Descriptors of a scatter plot
The key characteristics used to analyze a scatter plot, which include direction, form, strength, and any unusual features.
Direction in scatter plots
Refers to whether the correlation between two variables is positive (both increase together) or negative (one increases while the other decreases).
Form vs. Strength in scatter plots
Form describes the type of relationship (linear or nonlinear), while strength indicates the degree of correlation, quantified as strong, moderate, or weak.
Strength in correlation
The degree of association between two variables quantified as strong (|r| >= .8), moderate (.5 < |r| < .8), or weak (|r| < .5).
Residual
The vertical distance between an actual data point and the corresponding point on the regression line, indicating the error of prediction.
Line of best fit
A straight line drawn through a scatter plot that best represents the data points, minimizing the distances between itself and the points to express the overall trend.
Equation for line of best fit
The mathematical formula represented as y^ = a + bx, where y^ is the predicted value, a is the y-intercept, and b is the slope of the line.
Slope of the regression line
A value that indicates the rate of change in the dependent variable (y) for every one unit increase in the independent variable (x).
Y-intercept
The point where the regression line crosses the y-axis, representing the expected value of y when the independent variable x is zero.
Interpolation vs.

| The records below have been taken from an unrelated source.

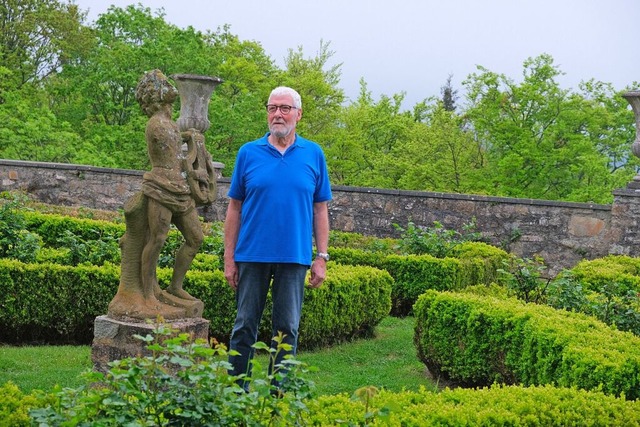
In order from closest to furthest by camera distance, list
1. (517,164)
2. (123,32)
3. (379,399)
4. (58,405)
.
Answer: (58,405), (379,399), (517,164), (123,32)

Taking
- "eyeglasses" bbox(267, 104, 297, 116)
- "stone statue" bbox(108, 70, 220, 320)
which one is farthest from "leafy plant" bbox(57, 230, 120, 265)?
"eyeglasses" bbox(267, 104, 297, 116)

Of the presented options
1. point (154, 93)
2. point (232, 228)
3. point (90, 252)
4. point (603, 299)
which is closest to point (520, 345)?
point (603, 299)

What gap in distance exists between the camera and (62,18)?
30.3m

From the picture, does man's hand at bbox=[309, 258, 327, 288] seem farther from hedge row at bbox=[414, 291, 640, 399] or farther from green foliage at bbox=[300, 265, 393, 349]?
green foliage at bbox=[300, 265, 393, 349]

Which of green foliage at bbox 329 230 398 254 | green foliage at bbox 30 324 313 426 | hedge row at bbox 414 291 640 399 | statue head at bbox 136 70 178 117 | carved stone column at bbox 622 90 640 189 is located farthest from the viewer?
carved stone column at bbox 622 90 640 189

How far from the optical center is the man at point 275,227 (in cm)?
488

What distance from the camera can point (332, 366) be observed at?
7.55 m

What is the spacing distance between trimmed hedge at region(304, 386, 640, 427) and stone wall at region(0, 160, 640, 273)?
947 centimetres

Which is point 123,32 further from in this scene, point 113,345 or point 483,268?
point 113,345

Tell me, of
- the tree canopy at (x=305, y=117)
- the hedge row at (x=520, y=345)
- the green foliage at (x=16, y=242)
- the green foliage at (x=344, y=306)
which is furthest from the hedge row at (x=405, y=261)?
the tree canopy at (x=305, y=117)

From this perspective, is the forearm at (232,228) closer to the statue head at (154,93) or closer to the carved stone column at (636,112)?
the statue head at (154,93)

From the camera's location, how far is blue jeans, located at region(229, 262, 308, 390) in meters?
4.90

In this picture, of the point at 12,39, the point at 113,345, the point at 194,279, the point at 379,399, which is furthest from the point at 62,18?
the point at 379,399

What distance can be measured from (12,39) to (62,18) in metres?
1.75
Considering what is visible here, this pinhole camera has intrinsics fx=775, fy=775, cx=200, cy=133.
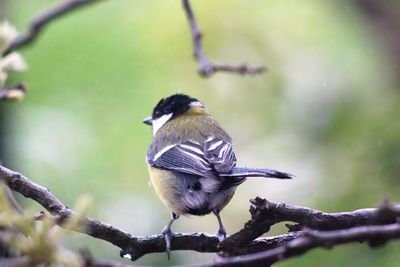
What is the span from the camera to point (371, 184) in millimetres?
3924

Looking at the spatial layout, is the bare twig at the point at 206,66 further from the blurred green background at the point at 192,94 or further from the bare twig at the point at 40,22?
the blurred green background at the point at 192,94

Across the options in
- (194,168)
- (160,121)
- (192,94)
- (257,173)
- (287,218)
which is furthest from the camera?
(192,94)

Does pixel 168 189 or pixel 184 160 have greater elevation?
pixel 184 160

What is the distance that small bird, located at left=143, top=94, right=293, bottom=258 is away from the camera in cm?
306

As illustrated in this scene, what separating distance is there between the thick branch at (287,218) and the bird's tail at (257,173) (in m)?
0.16

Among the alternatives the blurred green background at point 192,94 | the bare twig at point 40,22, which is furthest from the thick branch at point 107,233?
the blurred green background at point 192,94

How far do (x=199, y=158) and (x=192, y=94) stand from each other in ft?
8.91

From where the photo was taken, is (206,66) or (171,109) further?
(171,109)

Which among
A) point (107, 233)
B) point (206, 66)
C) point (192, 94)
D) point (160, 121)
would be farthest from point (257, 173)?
point (192, 94)

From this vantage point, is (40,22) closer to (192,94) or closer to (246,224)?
(246,224)

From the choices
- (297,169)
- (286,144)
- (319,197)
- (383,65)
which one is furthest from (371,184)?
(383,65)

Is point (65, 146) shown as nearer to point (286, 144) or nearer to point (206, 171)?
point (286, 144)

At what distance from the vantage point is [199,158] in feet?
10.7

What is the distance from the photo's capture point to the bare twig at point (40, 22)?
353cm
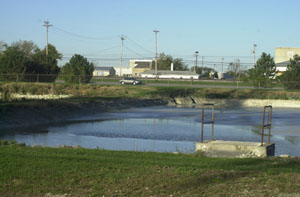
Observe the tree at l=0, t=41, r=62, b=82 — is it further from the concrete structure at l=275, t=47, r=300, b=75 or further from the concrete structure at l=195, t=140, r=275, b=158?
the concrete structure at l=275, t=47, r=300, b=75

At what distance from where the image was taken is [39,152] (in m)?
12.9

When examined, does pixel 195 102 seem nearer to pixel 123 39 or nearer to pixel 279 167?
pixel 279 167

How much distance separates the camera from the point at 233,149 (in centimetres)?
1462

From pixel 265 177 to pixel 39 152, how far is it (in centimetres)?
631

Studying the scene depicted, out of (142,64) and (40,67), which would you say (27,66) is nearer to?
(40,67)

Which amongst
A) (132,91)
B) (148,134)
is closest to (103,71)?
(132,91)

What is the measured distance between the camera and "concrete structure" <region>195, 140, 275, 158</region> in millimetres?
14172

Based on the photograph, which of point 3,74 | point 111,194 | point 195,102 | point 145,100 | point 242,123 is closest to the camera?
point 111,194

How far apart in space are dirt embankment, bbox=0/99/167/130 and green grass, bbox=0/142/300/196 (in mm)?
16231

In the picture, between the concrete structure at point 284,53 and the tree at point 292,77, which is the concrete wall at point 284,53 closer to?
the concrete structure at point 284,53

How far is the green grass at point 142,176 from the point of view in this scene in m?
9.24

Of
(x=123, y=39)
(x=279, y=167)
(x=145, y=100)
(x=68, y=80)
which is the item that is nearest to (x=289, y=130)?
(x=279, y=167)

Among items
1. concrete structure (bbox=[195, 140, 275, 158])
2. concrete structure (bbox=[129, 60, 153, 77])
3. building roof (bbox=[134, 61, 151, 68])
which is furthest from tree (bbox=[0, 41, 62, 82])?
building roof (bbox=[134, 61, 151, 68])

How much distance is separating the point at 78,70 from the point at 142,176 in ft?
192
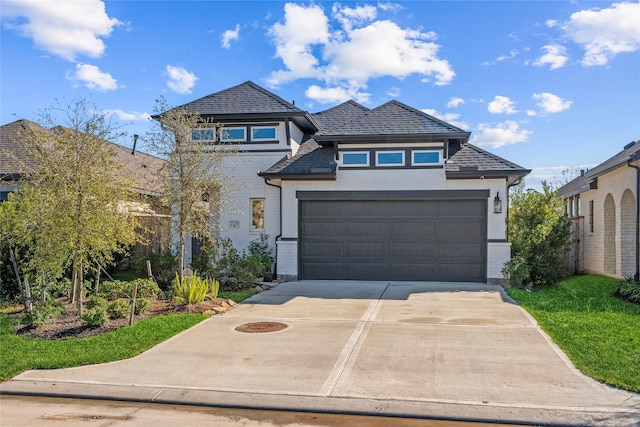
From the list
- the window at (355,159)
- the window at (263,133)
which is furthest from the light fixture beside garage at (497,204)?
the window at (263,133)

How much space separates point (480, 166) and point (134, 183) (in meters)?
9.01

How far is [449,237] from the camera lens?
1398 cm

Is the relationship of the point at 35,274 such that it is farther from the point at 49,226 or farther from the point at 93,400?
the point at 93,400

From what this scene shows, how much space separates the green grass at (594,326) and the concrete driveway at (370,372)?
0.28 metres

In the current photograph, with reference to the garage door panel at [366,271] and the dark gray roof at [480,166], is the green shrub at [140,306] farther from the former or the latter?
the dark gray roof at [480,166]

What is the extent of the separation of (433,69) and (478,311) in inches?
299

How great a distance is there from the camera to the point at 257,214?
15375 mm

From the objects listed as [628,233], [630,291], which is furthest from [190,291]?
[628,233]

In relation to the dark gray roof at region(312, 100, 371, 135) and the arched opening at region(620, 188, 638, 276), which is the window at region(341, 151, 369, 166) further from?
the arched opening at region(620, 188, 638, 276)

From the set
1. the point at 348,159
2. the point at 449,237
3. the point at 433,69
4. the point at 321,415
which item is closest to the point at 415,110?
the point at 433,69

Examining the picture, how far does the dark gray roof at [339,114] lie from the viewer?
17.5 meters

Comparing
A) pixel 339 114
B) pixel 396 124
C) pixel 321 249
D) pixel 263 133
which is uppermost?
pixel 339 114

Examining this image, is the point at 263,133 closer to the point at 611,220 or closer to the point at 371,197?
the point at 371,197

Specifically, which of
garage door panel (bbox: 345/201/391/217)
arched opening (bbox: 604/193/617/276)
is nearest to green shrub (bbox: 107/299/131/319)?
garage door panel (bbox: 345/201/391/217)
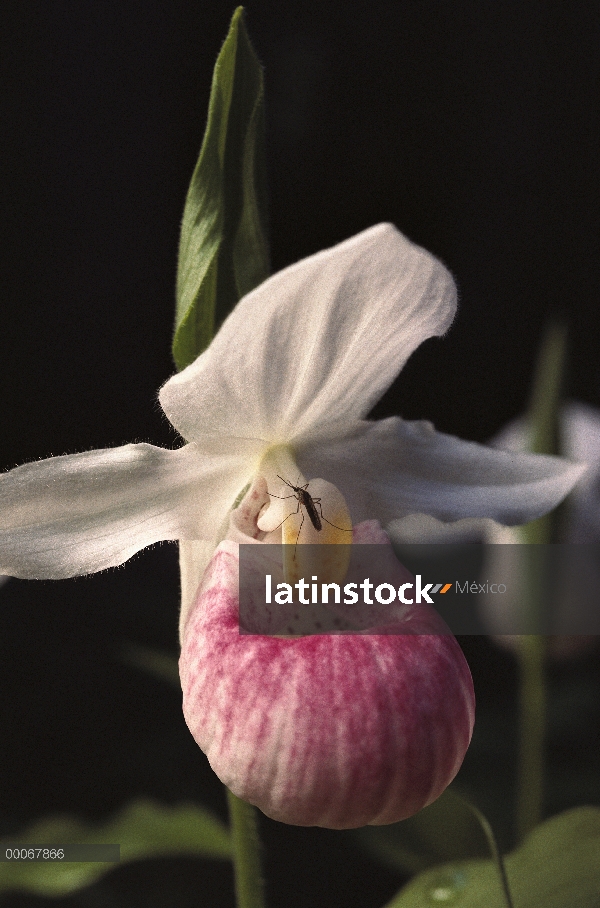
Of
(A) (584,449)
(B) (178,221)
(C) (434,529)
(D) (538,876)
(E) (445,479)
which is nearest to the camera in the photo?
(D) (538,876)

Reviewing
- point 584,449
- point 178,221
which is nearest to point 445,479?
point 584,449

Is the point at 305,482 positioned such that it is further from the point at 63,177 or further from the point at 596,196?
the point at 596,196

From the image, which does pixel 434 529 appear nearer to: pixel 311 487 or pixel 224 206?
pixel 311 487

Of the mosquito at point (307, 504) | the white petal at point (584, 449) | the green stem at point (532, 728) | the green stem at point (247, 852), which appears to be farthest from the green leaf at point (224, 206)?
the white petal at point (584, 449)

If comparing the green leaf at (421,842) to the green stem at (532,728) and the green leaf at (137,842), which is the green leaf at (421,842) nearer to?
the green stem at (532,728)

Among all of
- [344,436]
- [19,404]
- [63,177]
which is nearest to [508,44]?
[63,177]

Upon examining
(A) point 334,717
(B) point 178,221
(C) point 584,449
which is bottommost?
(C) point 584,449

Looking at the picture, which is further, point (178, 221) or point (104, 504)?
point (178, 221)
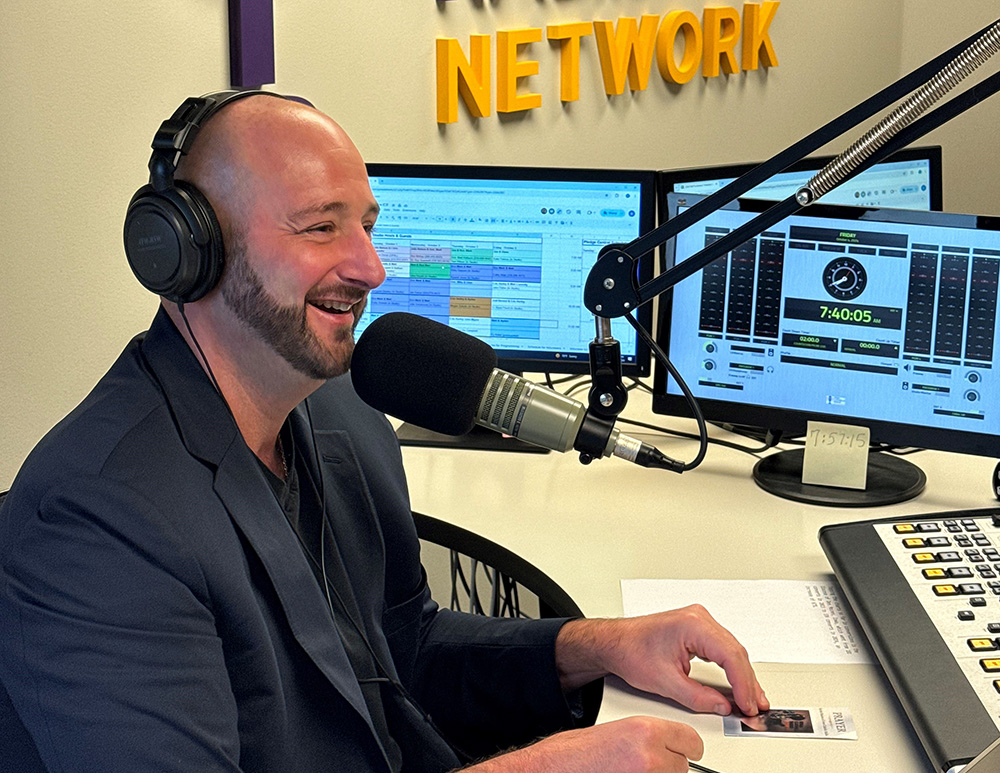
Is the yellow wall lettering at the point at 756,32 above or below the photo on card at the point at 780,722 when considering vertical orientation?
above

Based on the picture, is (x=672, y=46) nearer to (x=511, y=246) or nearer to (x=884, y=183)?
(x=884, y=183)

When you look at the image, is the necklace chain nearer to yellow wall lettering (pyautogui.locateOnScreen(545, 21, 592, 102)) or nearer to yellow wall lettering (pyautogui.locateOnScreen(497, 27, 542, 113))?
yellow wall lettering (pyautogui.locateOnScreen(497, 27, 542, 113))

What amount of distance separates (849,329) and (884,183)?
21.2 inches

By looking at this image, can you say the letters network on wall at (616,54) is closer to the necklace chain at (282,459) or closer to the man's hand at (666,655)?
the necklace chain at (282,459)

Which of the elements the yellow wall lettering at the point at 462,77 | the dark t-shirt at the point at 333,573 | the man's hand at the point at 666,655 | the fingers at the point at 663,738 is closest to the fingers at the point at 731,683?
the man's hand at the point at 666,655

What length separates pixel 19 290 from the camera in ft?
6.40

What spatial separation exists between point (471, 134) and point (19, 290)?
4.72ft

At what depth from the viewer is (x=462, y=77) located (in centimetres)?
301

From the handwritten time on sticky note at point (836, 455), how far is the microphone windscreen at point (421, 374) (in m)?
0.72

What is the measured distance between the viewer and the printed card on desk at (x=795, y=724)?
116 cm

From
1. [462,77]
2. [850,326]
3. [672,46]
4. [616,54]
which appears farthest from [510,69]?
[850,326]

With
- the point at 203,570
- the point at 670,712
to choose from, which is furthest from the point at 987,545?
the point at 203,570

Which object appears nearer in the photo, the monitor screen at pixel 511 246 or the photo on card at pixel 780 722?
the photo on card at pixel 780 722

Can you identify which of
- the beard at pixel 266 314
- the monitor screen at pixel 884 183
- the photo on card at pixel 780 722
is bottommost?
the photo on card at pixel 780 722
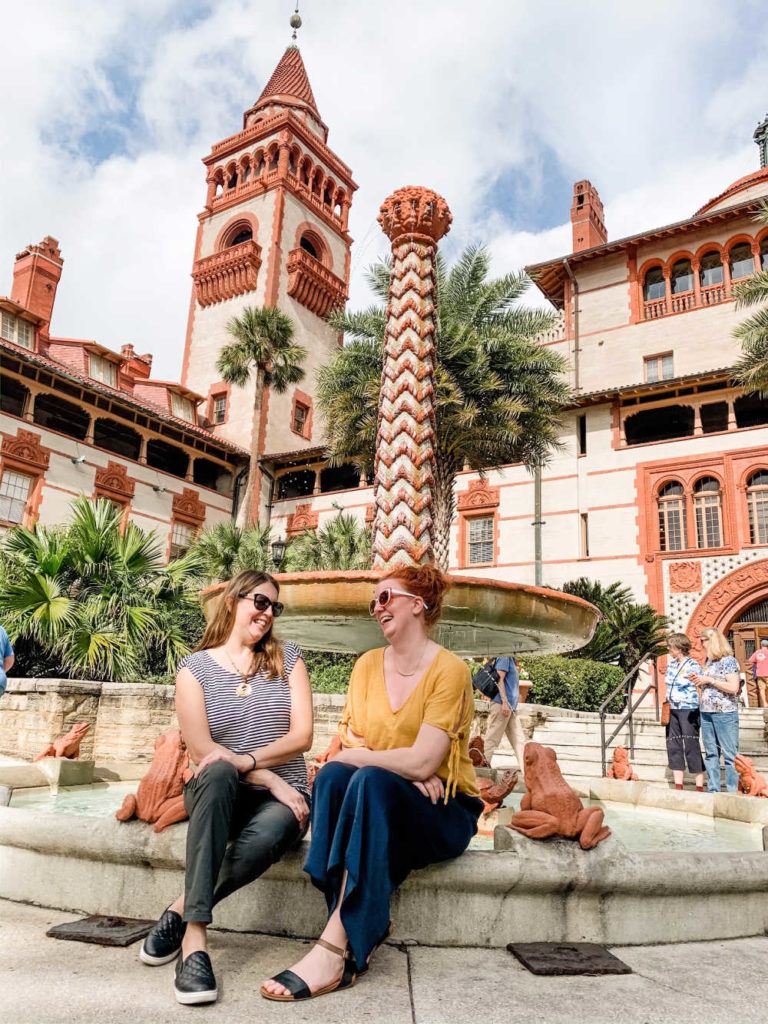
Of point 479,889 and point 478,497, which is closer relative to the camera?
point 479,889

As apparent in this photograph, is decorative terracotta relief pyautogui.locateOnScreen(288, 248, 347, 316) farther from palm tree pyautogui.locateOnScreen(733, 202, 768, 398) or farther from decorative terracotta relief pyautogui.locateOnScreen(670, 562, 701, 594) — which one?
decorative terracotta relief pyautogui.locateOnScreen(670, 562, 701, 594)

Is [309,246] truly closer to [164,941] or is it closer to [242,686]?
[242,686]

Extrapolation
Interpolation refers to estimating values within the range of available data, whereas extrapolation involves predicting values outside the available data range.
Outlier
A data point that significantly deviates from the other observations in a dataset, often affecting the results of regression analysis.
Coefficient of determination
Symbolized as R^2, it quantifies how well the regression model explains the variability in the dependent variable, expressed as a percentage.
Correlation coefficient
A numerical value that assesses the strength and direction of a linear relationship between two variables, ranging from -1 to 1.
Conditions for categorical predictors
Assumptions required for the validity of a statistical model that uses categorical predictors, including linearity, independence of observations, normality of residuals, and equal variance among groups.
Confounding variable
A variable that influences both the independent variable and the dependent variable, obscuring the true relationship between them.
Lurking variable
An unseen variable that has an influence on both the independent and dependent variables in an analysis, potentially causing misleading conclusions.
Residual by X Plot
A graphical representation used to evaluate the distribution of residuals in relation to the independent variable, aiding in the diagnostic process of regression analysis.
Predicted Plot
A graph that compares actual values to predicted values, providing insights into how well the regression model fits the data.
Quantile Plot
A tool used to assess whether the residuals of a model follow a normal distribution, which is important for validating regression model assumptions.